Although it has long been supposed that resistance training causes adaptive changes in the CNS, the sites and nature of these adaptations have not previously been identified. In order to determine whether the neural adaptations to resistance training occur to a greater extent at cortical or subcortical sites in the CNS, we compared the effects of resistance training on the electromyographic (EMG) responses to transcranial magnetic (TMS) and electrical (TES) stimulation. Motor evoked potentials (MEPs) were recorded from the first dorsal interosseous muscle of 16 individuals before and after 4 weeks of resistance training for the index finger abductors (n = 8), or training involving finger abduction-adduction without external resistance (n = 8). TMS was delivered at rest at intensities from 5 % below the passive threshold to the maximal output of the stimulator. TMS and TES were also delivered at the active threshold intensity while the participants exerted torques ranging from 5 to 60 % of their maximum voluntary contraction (MVC) torque. The average latency of MEPs elicited by TES was significantly shorter than that of TMS MEPs (TES latency = 21.5 +/- 1.4 ms; TMS latency = 23.4 +/- 1.4 ms; P < 0.05), which indicates that the site of activation differed between the two forms of stimulation. Training resulted in a significant increase in MVC torque for the resistance-training group, but not the control group. There were no statistically significant changes in the corticospinal properties measured at rest for either group. For the active trials involving both TMS and TES, however, the slope of the relationship between MEP size and the torque exerted was significantly lower after training for the resistance-training group (P < 0.05). Thus, for a specific level of muscle activity, the magnitude of the EMG responses to both forms of transcranial stimulation were smaller following resistance training. These results suggest that resistance training changes the functional properties of spinal cord circuitry in humans, but does not substantially affect the organisation of the motor cortex.

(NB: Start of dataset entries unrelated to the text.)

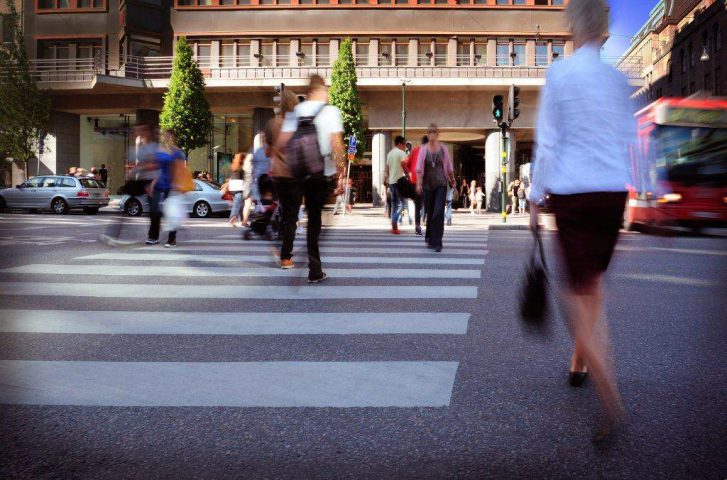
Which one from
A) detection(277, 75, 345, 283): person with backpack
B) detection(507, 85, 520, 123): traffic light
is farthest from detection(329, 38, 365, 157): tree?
detection(277, 75, 345, 283): person with backpack

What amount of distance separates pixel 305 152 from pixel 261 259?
3.09 meters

Figure 1. The experimental set-up and plot of motor evoked potential (MEP) size versus stimulus intensity for a single individual

A, the device used to restrain the hand during the experiments and to apply loads during resistance training. The finger made contact with the horizontal section of the L-shaped main shaft. The vertical section of the shaft was fixed in series with pulley 1, which rotated in the horizontal plane. An inextensible wire was fixed between pulley 1 and pulley 2. Pulley 2 was oriented in the vertical plane. Weights were hung from an additional wire that was attached to pulley 2. During training, a potentiometer was aligned in series with pulley 1. For static trials in the experiments, the wire between pulleys 1 and 2 was disconnected and a torque transducer was aligned in series with pulley 1. B, an example of a sigmoid fit to an MEP size versus stimulus intensity plot for an individual participant. The peak slope of the function is its tangent at S₅₀. MEP_max, maximal MEP amplitude; M_max, maximal M-wave amplitude. Adapted with permission from Elsevier Science from Carroll et al. (2001b).

Figure 2. Responses to transcranial magnetic (TMS) and electrical (TES) stimulation at various levels of voluntary contraction

A, mean MEPs recorded in response to TMS and TES at each of the levels of voluntary contraction for an individual participant. The small arrows illustrate the stimulus artefacts. Note that the onset latency, specified by the dashed line, is approximately 2 ms shorter for the TES responses. B, linear regressions of MEP amplitude on the absolute torque exerted from 45 to 5 ms prior to the stimulus for an individual participant in the resistance-training group before (pre) and after training (post) for the two methods of stimulation.

Figure 3. Mean ratios of MEP amplitude divided by the absolute torque versus target torque

Mean ratios of MEP amplitude divided by the absolute torque exerted from 45 to 5 ms prior to the stimulus at each target torque level before and after training for the two methods of stimulation and the two training groups. UT, unresisted-training group; RT, resistance-training group. * Significant difference pre-training versus post-training (P < 0.05).

Figure 4. Effect of training on mean MEP amplitude at each target torque level

Mean MEP amplitude at each target torque level before and after training for the two methods of stimulation and the two training groups. * Significant difference pre-training versus post-training (P < 0.05).